NEW ORLEANS -- LSU football coach Les Miles sat at a table Tuesday morning surrounded by four national championship trophies. Only hours after his No. 2 Tigers blasted No. 1 Ohio State 38-24 in the Allstate BCS Championship Game in the Louisiana Superdome, LSU was declared college football's consensus national champion.
"It's a wonderful feeling," Miles said. "I'm happy for my team. I'm happy for the school. It's nice that there's no indecision, that it's one national champion. And I have to thank college football. I have to thank them for their procedure, for their efforts. It's not easy to follow and vote and follow and vote and follow and vote. It's a long process, starts early and goes late."
Back in August, before the 2007 college football season kicked off, LSU and USC were widely considered the two best teams in the country. Five months later at season's end, the Tigers were No. 1 and the Trojans were No. 2 in the coaches' Top 25 poll.
Clearly, LSU was the most deserving No. 1. The Trojans might have played like the sport's strongest team down the stretch, but a national champion can't lose to Stanford, a 41-point underdog (at home no less).
The Tigers beat eight opponents which were ranked when the teams played, including a 48-7 blowout of then-No. 9 Virginia Tech in the second game. LSU beat Auburn, Alabama, Tennessee and defending national champion Florida. Each of the Tigers' two losses came in triple-overtime, 43-37 against Kentucky and 50-48 against Arkansas.

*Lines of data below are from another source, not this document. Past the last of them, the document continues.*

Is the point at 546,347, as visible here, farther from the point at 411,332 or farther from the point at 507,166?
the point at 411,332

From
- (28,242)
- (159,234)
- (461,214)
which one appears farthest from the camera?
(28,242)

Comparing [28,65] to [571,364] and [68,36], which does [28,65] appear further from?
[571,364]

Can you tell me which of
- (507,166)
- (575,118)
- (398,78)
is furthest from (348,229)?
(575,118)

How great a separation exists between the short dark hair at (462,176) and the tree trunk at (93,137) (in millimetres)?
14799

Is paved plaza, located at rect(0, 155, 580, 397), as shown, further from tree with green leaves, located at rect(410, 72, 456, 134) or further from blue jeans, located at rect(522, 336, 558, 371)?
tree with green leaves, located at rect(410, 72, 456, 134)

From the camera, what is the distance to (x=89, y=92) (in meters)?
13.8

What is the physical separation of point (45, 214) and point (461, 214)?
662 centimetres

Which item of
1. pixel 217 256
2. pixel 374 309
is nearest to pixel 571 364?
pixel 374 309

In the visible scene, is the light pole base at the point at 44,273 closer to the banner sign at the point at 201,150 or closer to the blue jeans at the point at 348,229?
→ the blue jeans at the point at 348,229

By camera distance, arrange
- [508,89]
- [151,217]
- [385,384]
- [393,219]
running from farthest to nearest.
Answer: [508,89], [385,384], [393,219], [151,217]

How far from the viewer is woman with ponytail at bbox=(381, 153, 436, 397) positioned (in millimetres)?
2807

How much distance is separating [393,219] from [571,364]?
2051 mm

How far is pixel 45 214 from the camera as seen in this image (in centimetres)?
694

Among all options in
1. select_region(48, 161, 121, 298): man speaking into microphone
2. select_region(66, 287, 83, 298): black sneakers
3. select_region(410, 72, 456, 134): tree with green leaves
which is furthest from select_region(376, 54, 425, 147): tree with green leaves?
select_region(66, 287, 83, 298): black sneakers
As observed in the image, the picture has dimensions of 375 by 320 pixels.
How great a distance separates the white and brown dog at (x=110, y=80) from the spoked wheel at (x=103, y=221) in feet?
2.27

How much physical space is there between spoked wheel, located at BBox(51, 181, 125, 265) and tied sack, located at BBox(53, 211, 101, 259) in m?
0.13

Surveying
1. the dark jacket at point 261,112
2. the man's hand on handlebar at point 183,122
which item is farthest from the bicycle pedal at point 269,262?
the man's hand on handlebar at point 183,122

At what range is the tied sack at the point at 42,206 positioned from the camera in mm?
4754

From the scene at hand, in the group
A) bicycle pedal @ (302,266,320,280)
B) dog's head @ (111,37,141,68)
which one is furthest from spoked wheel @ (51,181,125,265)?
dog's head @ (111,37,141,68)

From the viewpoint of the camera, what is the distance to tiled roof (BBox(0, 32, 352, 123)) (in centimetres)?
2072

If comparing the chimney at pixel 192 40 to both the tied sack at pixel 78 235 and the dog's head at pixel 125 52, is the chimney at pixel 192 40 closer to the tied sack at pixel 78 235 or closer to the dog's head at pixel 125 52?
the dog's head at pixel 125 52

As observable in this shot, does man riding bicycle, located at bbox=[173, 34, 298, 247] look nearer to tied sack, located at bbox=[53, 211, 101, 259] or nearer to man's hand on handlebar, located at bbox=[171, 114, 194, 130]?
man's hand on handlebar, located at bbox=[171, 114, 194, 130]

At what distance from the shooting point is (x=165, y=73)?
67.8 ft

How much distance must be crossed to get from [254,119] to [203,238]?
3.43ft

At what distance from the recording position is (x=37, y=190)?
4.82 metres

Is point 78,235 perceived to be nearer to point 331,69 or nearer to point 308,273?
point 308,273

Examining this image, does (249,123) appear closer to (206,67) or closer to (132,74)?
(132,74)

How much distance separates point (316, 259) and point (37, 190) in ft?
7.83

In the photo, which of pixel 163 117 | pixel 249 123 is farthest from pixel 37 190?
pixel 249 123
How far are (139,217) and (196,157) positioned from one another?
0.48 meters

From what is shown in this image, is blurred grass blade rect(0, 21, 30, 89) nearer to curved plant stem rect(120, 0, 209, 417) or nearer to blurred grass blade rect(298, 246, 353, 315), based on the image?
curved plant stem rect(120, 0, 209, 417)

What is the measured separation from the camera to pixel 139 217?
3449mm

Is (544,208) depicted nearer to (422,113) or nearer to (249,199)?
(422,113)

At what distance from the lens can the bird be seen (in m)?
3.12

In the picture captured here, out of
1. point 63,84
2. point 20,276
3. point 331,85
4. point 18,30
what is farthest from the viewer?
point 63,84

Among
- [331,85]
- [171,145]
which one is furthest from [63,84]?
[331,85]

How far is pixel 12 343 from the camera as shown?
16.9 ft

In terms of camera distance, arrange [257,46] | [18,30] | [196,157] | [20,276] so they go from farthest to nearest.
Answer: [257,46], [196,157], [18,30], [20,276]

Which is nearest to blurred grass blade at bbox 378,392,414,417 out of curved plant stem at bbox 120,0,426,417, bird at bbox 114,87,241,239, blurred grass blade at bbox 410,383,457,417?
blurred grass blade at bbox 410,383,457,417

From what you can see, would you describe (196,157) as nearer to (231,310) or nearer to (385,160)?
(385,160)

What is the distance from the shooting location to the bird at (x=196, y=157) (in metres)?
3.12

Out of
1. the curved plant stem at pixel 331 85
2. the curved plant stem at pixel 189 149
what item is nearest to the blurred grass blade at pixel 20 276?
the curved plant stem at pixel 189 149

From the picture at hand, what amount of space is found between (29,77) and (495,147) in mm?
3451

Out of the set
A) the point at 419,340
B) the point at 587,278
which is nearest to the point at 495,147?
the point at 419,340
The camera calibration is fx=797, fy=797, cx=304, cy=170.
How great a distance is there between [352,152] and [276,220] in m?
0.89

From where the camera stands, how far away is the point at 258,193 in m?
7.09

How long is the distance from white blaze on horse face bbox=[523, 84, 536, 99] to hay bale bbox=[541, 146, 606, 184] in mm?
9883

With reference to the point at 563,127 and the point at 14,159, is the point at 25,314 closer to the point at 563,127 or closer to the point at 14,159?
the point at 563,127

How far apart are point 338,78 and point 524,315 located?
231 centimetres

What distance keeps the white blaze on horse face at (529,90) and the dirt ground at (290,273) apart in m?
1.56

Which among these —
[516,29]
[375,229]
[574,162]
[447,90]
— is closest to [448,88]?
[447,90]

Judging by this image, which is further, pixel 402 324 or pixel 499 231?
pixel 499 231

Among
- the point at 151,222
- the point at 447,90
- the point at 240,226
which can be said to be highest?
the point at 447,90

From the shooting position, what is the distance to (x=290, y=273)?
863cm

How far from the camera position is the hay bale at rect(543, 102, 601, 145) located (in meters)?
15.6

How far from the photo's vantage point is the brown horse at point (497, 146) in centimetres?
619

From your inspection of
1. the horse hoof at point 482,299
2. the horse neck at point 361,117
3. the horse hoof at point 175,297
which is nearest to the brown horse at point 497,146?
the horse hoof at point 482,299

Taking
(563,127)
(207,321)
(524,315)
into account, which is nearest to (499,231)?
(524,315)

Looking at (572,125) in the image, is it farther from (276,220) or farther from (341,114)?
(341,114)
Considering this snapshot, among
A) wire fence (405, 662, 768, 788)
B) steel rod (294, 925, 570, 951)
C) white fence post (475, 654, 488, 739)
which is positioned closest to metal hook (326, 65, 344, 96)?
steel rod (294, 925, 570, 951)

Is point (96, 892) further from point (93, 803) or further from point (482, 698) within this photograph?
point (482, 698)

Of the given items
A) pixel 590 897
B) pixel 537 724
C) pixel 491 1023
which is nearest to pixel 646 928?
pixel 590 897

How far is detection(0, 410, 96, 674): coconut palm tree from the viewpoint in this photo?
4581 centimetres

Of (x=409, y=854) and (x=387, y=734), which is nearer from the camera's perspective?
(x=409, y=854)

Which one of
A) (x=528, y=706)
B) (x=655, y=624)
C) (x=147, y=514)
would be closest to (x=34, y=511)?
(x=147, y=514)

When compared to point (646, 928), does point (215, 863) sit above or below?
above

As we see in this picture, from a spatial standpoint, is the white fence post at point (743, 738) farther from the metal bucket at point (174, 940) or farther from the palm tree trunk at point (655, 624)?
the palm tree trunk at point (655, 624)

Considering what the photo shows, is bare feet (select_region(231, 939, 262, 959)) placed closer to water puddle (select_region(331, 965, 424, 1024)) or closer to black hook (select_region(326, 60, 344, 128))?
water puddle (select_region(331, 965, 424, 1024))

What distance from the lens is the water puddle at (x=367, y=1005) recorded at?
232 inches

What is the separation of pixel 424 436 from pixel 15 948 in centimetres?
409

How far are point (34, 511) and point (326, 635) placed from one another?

LSU won't be remembered as one of the greatest national champions this sport has seen, but under the current system, the Tigers were most deserving.
"Our football team is a pretty special group of men," Miles said. "They understand what being pinned down means. They understand what it takes to come back and fight and overcome hurdles. I think this game was not unlike other games we played all year long. They just kept performing. They kept competing."
It's a shame the Tigers can't keep playing. USC and Georgia more than proved in their bowl games that they were each worthy of playing for the national championship. The Trojans won the Rose Bowl presented by Citi 49-17 over Illinois, a team that beat Ohio State during the regular season. The Bulldogs won their last seven games, including a 41-10 blowout in the Sugar Bowl against Hawaii, the only Division I-A team to go undefeated during the regular season.
Georgia certainly would have put up a better fight than Ohio State, which was embarrassed by an SEC opponent in the BCS title game for the second season in a row. The Bulldogs, who finished No. 2 in the final AP Top 25 poll, never got their chance against LSU. Georgia lost to South Carolina and Tennessee during the regular season, and the Vols won the SEC East and played LSU in the SEC championship game.
The Bulldogs were good enough to beat LSU, especially in a game played in Atlanta's Georgia Dome.
On the day LSU was honored for winning its second national championship in five years, University of Georgia president Michael Adams called for an eight-team playoff system to determine the sport's national champion. Under Adams' plan, the opening rounds would be played in the four major BCS bowl games. Adams suggested the current BCS system has become a "beauty contest largely stage-managed" by TV networks.
"This year's experience with the BCS forces me to the conclusion that the current system has lost public confidence and simply does not work," Adams said in a statement released by the school on Tuesday. "It is undercutting the sportsmanship and integrity of the game."
SEC commissioner Michael Slive, the outgoing coordinator of the BCS, said he is open to discussing changes to college football's postseason format. ACC commissioner John Swofford, who replaces Slive in overseeing the BCS, said his league was in favor of a "plus-one format," in which the top four teams would be selected and seeded. The winners of the two national semifinal games would play in the final.
Swofford said the Big 12 and Big East also were in favor of the "plus-one" system. The Pac-10 and Big Ten traditionally have been adamantly opposed to such a system.
"This is a season of discussion," Slive said Tuesday morning, minutes before he presented Miles with the BCS championship trophy. "It's time to air it all out."
If the Big Ten and Pac-10 don't come on board, leave them out. Then see how many recruits will still want to play at their schools. Players want to play for national championships, especially undisputed titles.
LSU's national championship trophies certainly aren't tainted. But we'll never know how good the Tigers truly are.
"You know what, whatever the rules are is fine with me," Miles said. "I can tell you this: A year ago, an eight-team playoff, we would have fared pretty well. It might have been our second trophy. I can tell you that a year ago we finished pretty strong. A year ago, we played in the Sugar Bowl and we played a nationally ranked team and fared pretty well. We didn't say anything, because you know why? Because it's about this game, it's about the championship game. And I would think that there's time for proposals and there's time for adjusting the schedule.
"But it might not be today."
It might not be today, but it's definitely time for change.